A group of some of the nation's largest health care groups announced an effort Tuesday to raise the profile of next year's Medicare prescription drug benefit.
Approximately 40 groups representing seniors, health insurers, doctors, and others say that they are joining forces to encourage beneficiaries to learn about Medicare's Part D benefit. It is scheduled to enroll members in the fall and offer benefits starting January 2006.
The partnership, which will launch a national TV ad tomorrow, is intended to help stave off confusion over Part D's complex set of benefits and rules.
Different Beneficiaries, Different Benefits
Several different classes within Medicare's 40 million beneficiaries will get different benefits under Part D rules. Low-income beneficiaries are entitled to prescription drugs without paying the monthly premiums and deductibles that middle- and high-income beneficiaries will pay.

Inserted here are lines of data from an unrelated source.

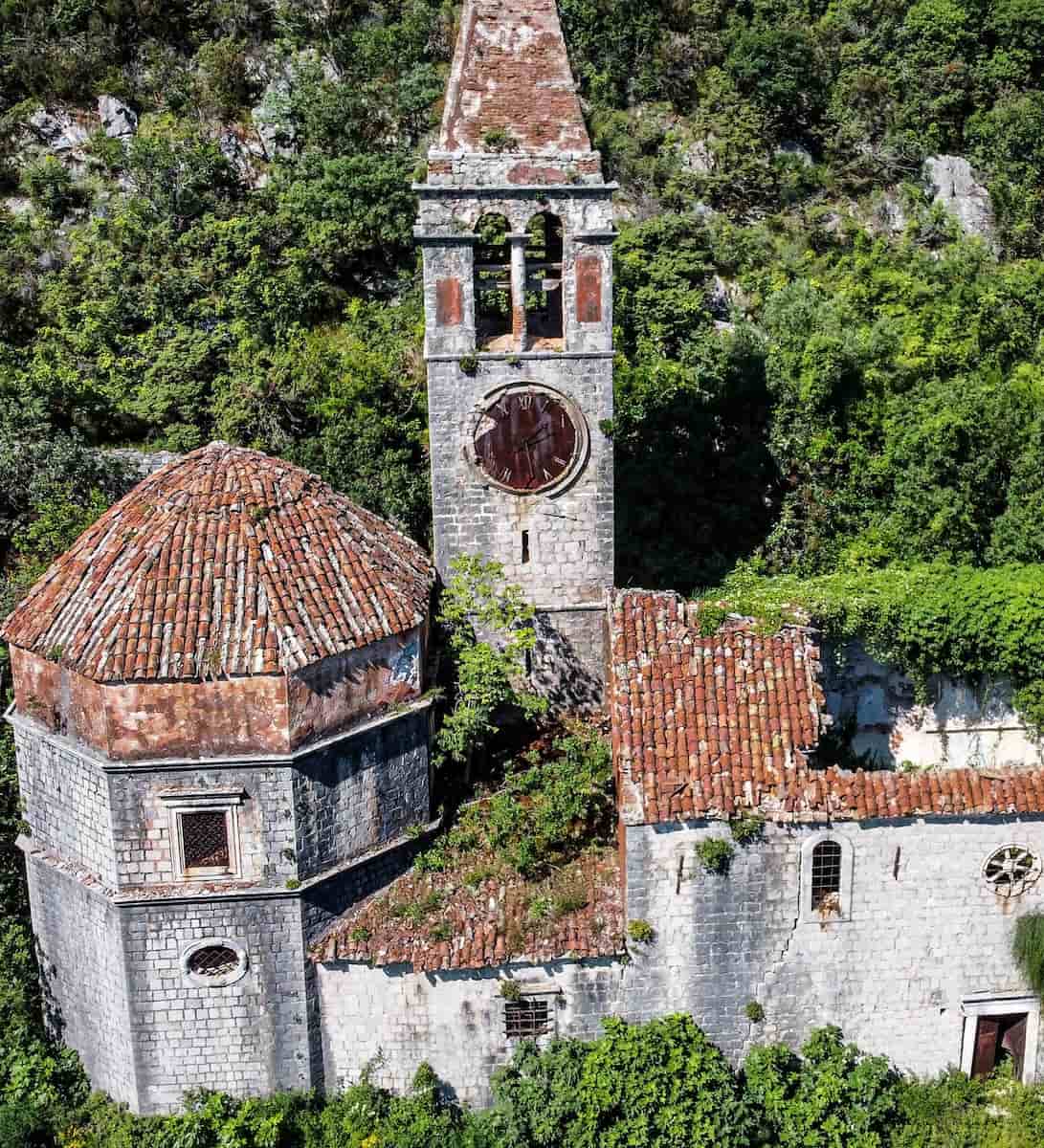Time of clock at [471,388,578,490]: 1:28
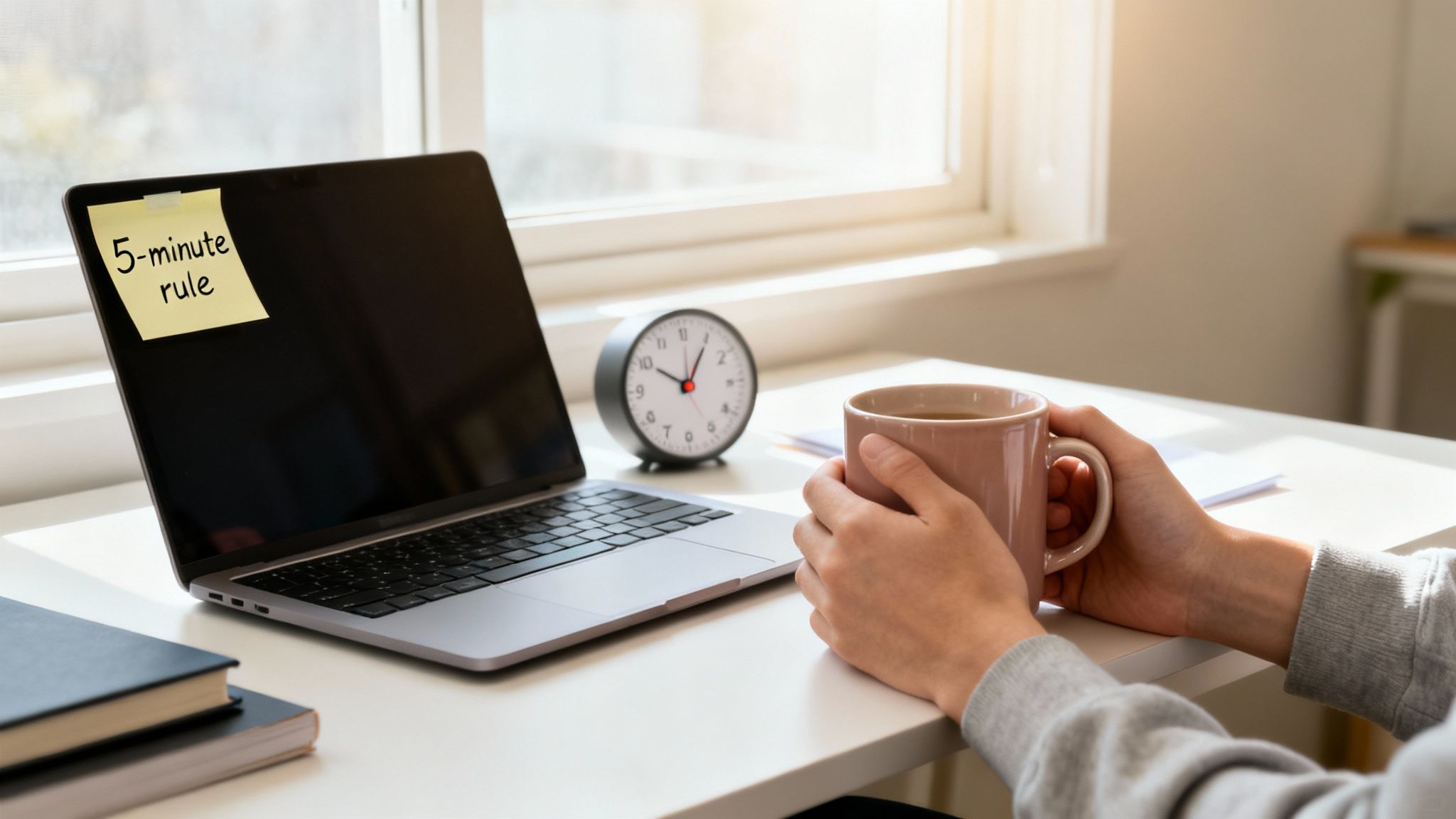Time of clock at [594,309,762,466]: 10:05
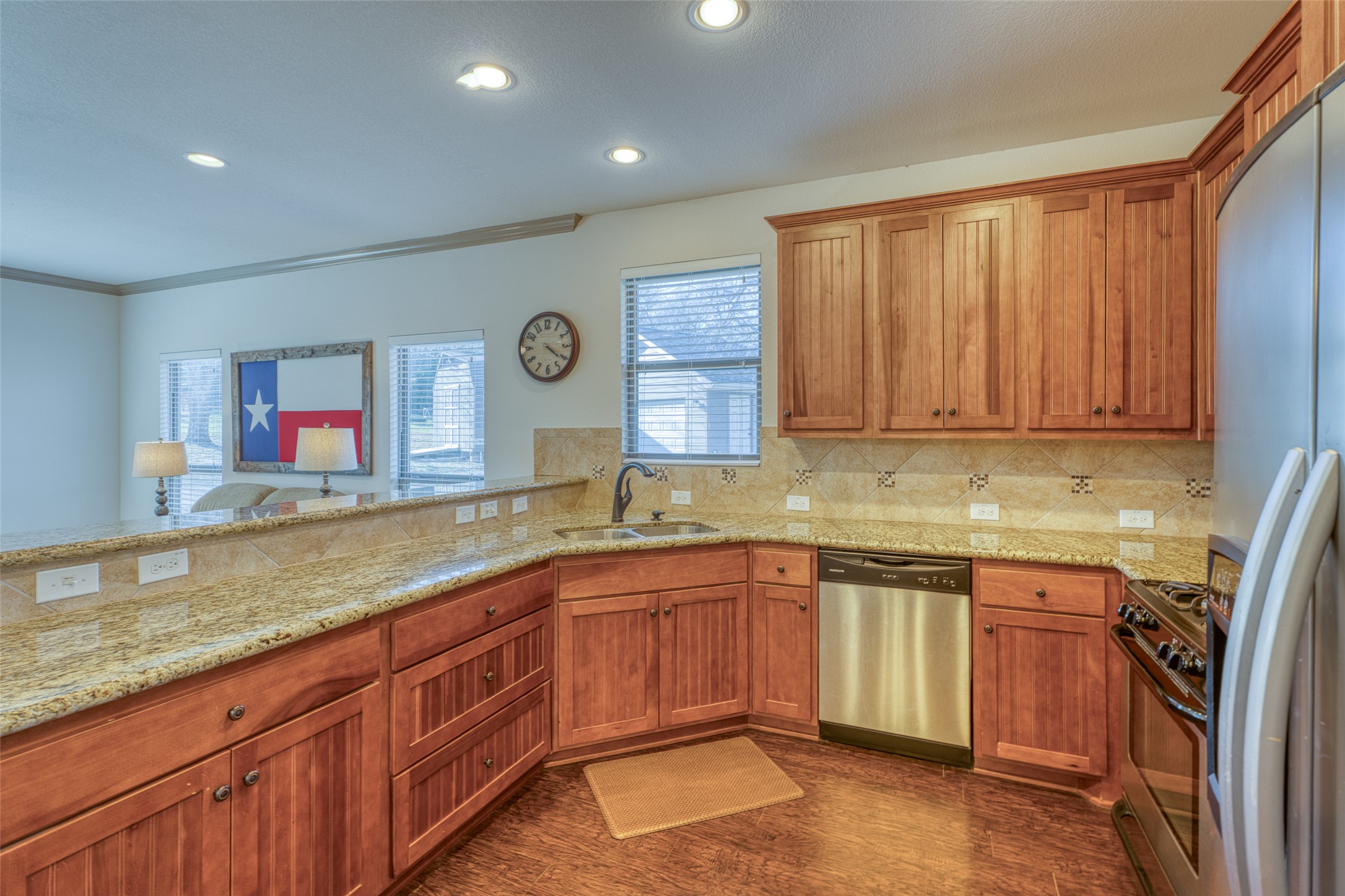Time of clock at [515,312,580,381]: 4:20
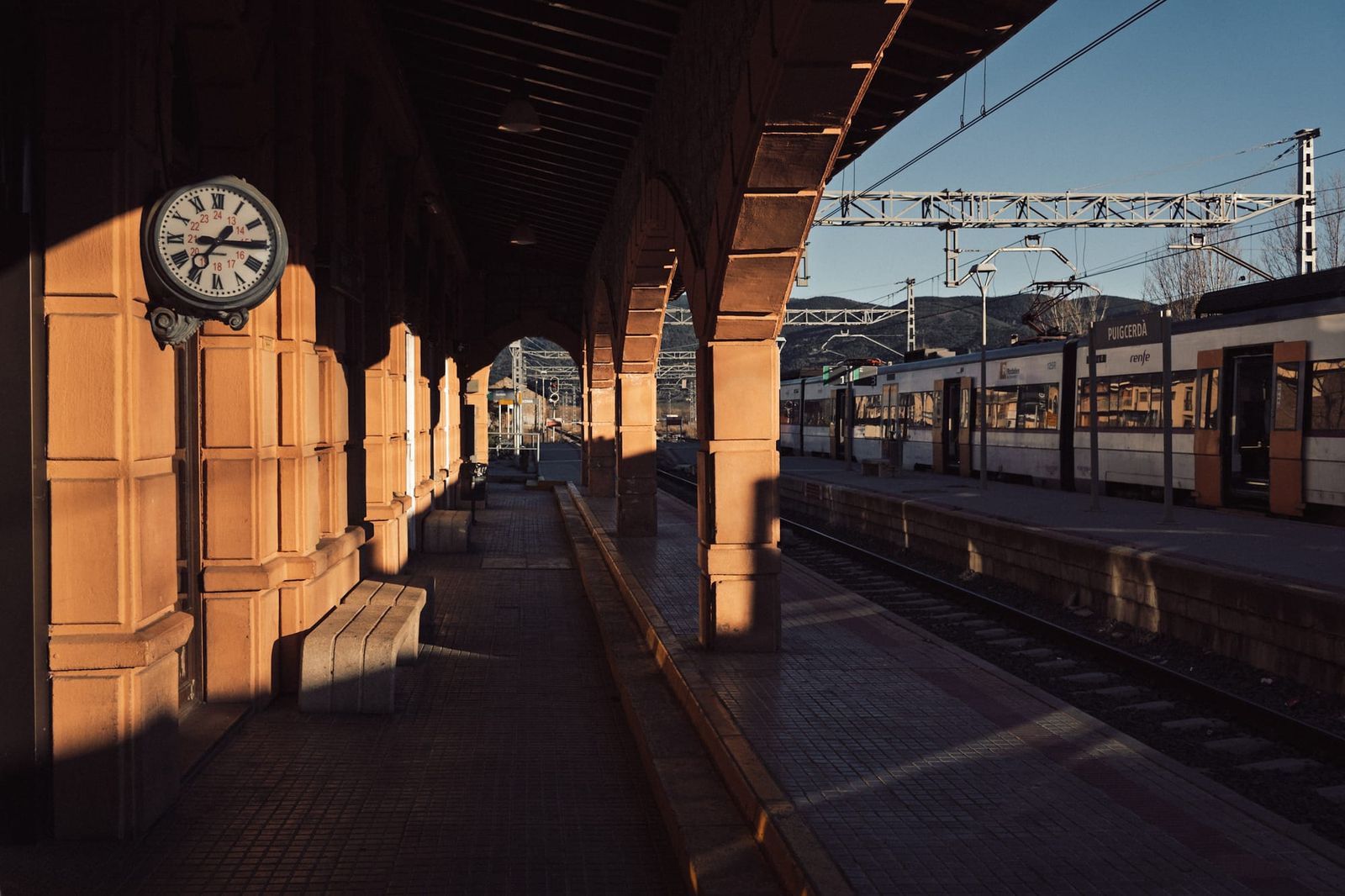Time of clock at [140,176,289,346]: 7:15
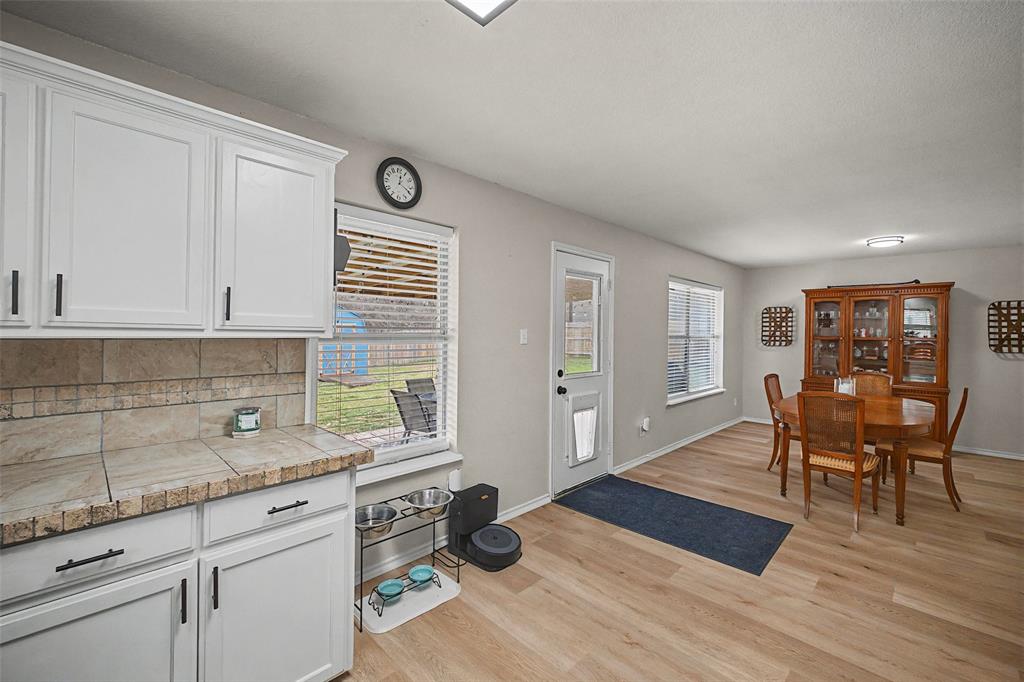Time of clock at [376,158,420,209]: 12:19
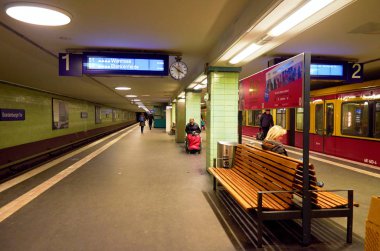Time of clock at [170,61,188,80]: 3:51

Those who already have coverage through a current or former employer and those who use the Medicare Advantage managed care program will face different rules.
Groups pledged Tuesday to use local networks of seniors' and community groups, as well as national campaigns, to educate seniors on their choices.
"This is something that the government can really not do by itself," said John Breaux, a former Democratic U.S. senator who is now heading the Medicare Rx Educational Network. Breaux is currently a lobbyist at the Washington firm Patton Boggs.
President Bush is scheduled to travel to Atlanta on Friday as part of an ongoing White House promotional effort around Medicare.
Medicare chief Mark McClellan, MD, told reporters that the agency would continue efforts to reach seniors and steer them toward information on choosing a drug.
"It's voluntary coverage and most people need to make a decision about it in order to take advantage of it," he said.
Cheryl Matheis, AARP's director of health strategy, said that though the benefits are complex, her group's message was simple. "You as a beneficiary with drug coverage have a decision to make."
"It's going to take a nation for education on this," she said.